(Reading passage)
In [1]: import pandas as pd
...: import numpy as np
...:
In [2]: pd.__version__
Out[2]: '0.20.3'
In [3]:
In [3]: a = pd.DataFrame( np.random.random(100).reshape(10,10) )
In [4]: a.iloc[:,0] = "a_str"
In [5]: a.iloc[3:10,0] = "b_str"
In [6]: def f(group):
...: print( type( group) )
...: print( group.shape )
...: print( "done this function" )
...:
In [7]: a.groupby(0 , axis = 0).apply(f)
<class 'pandas.core.frame.DataFrame'>
(3, 10)
done this function
<class 'pandas.core.frame.DataFrame'>
(3, 10)
done this function
<class 'pandas.core.frame.DataFrame'>
(7, 10)
done this function
Out[7]:
Empty DataFrame
Columns: []
Index: []
In [8]: a.iloc[:,0]
Out[8]:
0 a_str
1 a_str
2 a_str
3 b_str
4 b_str
5 b_str
6 b_str
7 b_str
8 b_str
9 b_str
Name: 0, dtype: object
In [9]: set(a.iloc[:,0].values)
Out[9]: {'a_str', 'b_str'}
Problem description
the DataFrame is grouped by the first coloum, and then it applied a function. The first apply will perform twice. Is it a bug or something wrong with my code?
I have also tried different str named column it will do it twice as well.
Best wishes, Yilang.
Comment From: jreback
see the big read box:http://pandas.pydata.org/pandas-docs/stable/groupby.html#flexible-apply this is an implementation detail.
Comment From: cyrushu
Thanks a lot~

(Exercise 1)
Please copy everything in the pandas groupby thread from "Best wishes, Yilang." down to "an implementation detail.", replacing "implementation detail" with "expected behavior".
(Exercise 2)
Which pandas version does the pandas groupby thread show?
The data plays no part in any of this work.

(Collected data)
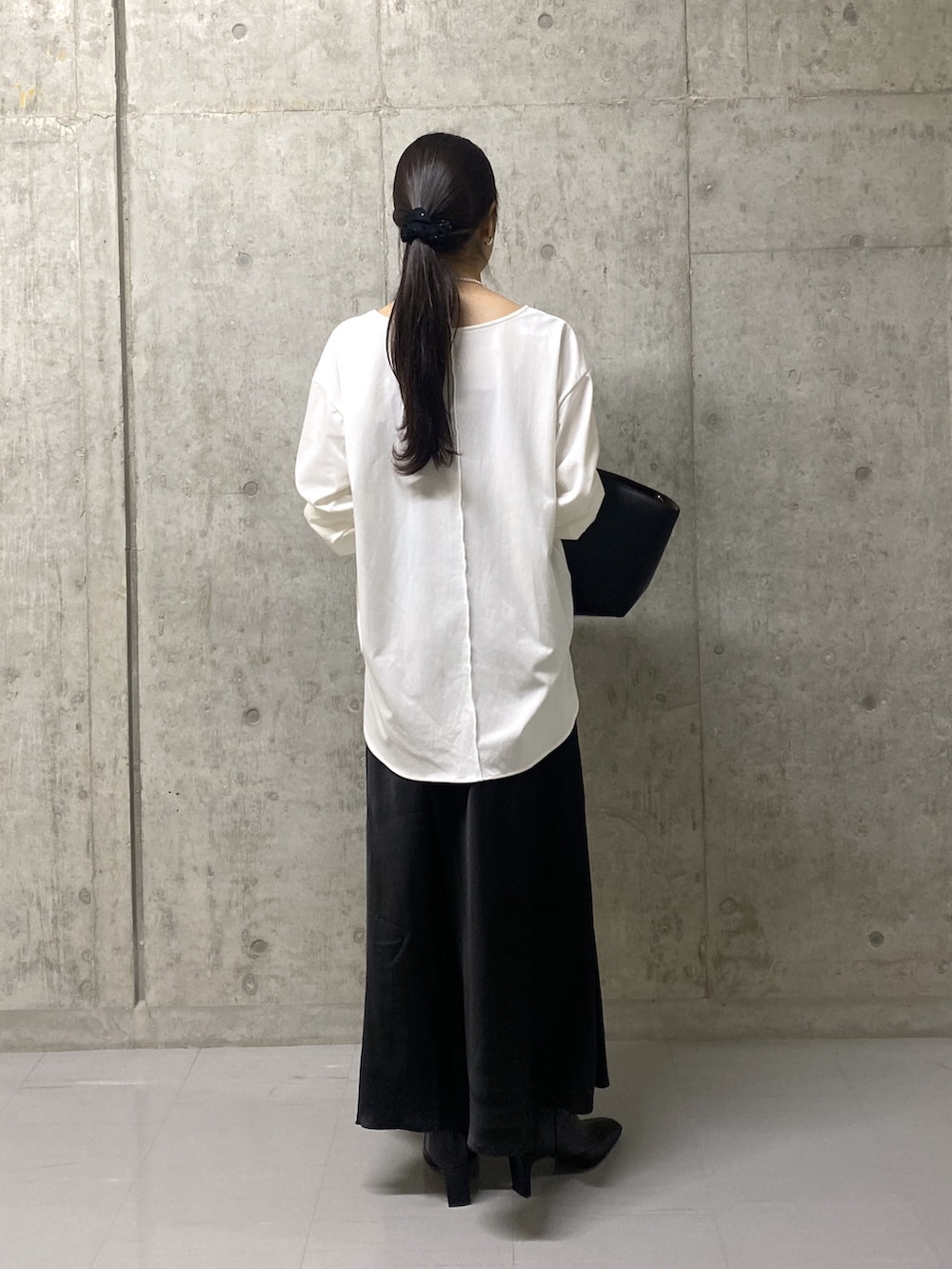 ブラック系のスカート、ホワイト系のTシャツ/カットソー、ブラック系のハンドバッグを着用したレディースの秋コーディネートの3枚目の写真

(Written solution 1)
Best wishes, Yilang.
Comment From: jreback
see the big read box:http://pandas.pydata.org/pandas-docs/stable/groupby.html#flexible-apply this is an expected behavior.

(Written solution 2)
0.20.3